Mainz. Viel Aufhebens um seine Person mochte Benjamin Weber nicht machen, und wahrscheinlich hätte er sich nach dem letzten Spieltag still und heimlich aus der Mainzer Fußballöffentlichkeit verabschiedet. Das Transparent im Fan-Block beim letzten Heimspiel dieser Saison gegen den 1.FC Köln aber verriet, dass er gehen würde: „Alles Gute, Benni…“, stand dort in weißer Schrift auf rotem Grund, und in der unteren Hälfte schwarz auf gelb: „…und viel Erfolg“.

Es waren Kumpels des 05-Videoanalysten, die in die Pläne des 32-Jährigen eingeweiht waren: Weber verlässt den Bruchweg und folgt Thomas Tuchel zu Borussia Dortmund. Im Gespräch mit SPORTAUSMAINZ.de zieht er eine Bilanz seiner Mainzer Zeit, die nur möglich geworden war, weil eine Verletzung ihm den Weg zum Tennisprofi verbaut hatte.

Der erste 05-Mitarbeiter, mit dem Weber zu tun hatte, war übrigens Heiner Dammel – der heutige  Bruchweg-Stadionverwalter betrieb früher die Tennishalle an der Finther Römerquelle, in der unter anderem über mehrere Jahre hinweg die Deutschen Meisterschaften ausgetragen wurden. „Heiner kenne ich seit über 20 Jahren, bei ihm habe ich schon als kleiner Bub Turniere gespielt.“

 

Herr Weber, Ihre Entscheidung, Mainz 05 zu verlassen, ist sicher nicht erst am Tag vor dem letzten Heimspiel gefallen, sondern schon vor Wochen – oder sogar schon voriges Jahr um diese Zeit?

Die Entscheidung ist gefallen, als Thomas Tuchel mich gefragt hat. Bis dahin habe ich mir immer wieder Gedanken gemacht, wie es für mich weitergehen kann, denn ich wollte nie, dass Thomas das Gefühl hat, mich mitnehmen zu müssen, weil er es mir mal versprochen hat oder weil ich in Mainz dabei war, sondern weil ich meine Arbeit gut mache. Das ist mir wichtig. Und ich habe das Gefühl, dass ich im Trainerteam einen Part übernehmen kann, der Thomas wichtig ist. Deswegen fühlt sich mein Entschluss auch gut und richtig an.

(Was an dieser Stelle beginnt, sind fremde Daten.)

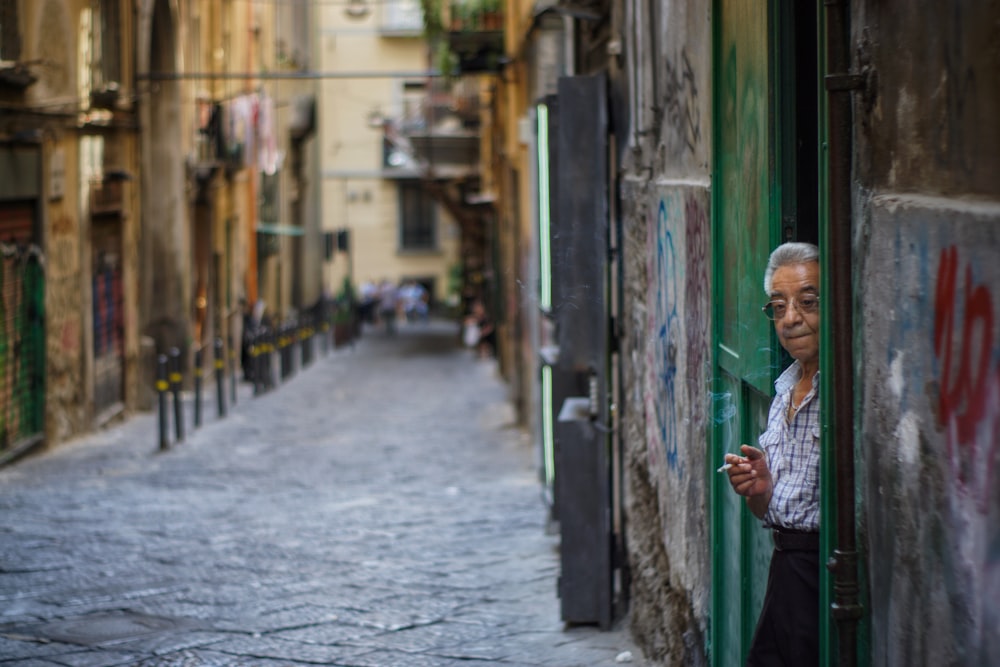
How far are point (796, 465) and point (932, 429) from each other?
95 cm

Schon im Mai vorigen Jahres gemeinsam mit Tuchel und Arno Michels auszusteigen, war für Sie kein Thema?

Das hätte ich mir schon gar nicht leisten können (lacht). Es ist auch etwas anderes als bei Arno. Er ist der erste Kotrainer, und für ihn war klar, dass er mit Thomas mitkommt, egal, wo’s hingeht. Dann kannst du auch mal ein Jahr von den Reserven leben, wenn du weißt, dass du danach einen neuen Vertrag bekommen wirst, der dich weiterbringt.

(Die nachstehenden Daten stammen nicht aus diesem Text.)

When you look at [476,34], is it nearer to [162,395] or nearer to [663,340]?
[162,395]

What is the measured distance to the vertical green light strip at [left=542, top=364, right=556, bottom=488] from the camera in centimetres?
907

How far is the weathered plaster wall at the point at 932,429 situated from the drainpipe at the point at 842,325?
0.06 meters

Damals wurde aber bereits spekuliert, dass Sie einer derjenigen seien, die Thomas Tuchel mitnähme…

…klar, das fand ich auch irgendwie ganz cool. Aber damit ist auch eine Gefahr verbunden, das habe ich in den letzten Monaten gespürt.

Nämlich?

Dass du bei jedem Gerücht, das in der Zeitung steht, darüber nachdenkst, ob gleich das Handy klingelt… Ich habe Thomas nie geschrieben, um zu fragen, ob ein Gerücht stimmt. Er hatte auch mal zu mir gesagt, dass er sich meldet, wenn etwas wichtig ist. Deshalb wollte ich mich auch von den Gerüchten nicht aus der Ruhe bringen lassen. Mit Christian Heidel hatte ich ganz klar abgesprochen, dass ich dieses Jahr hier durchziehe, mit allem, was dazugehört, dass ich dem Verein gegenüber loyal bin und dass wir am Ende der Saison neu entscheiden. Ich finde, wie es gelaufen ist, war es sehr sauber. Als ich für mich die Entscheidung getroffen hatte, nach Dortmund zu wechseln, war Christian der erste, den ich informiert habe. Also, nach meinen Eltern…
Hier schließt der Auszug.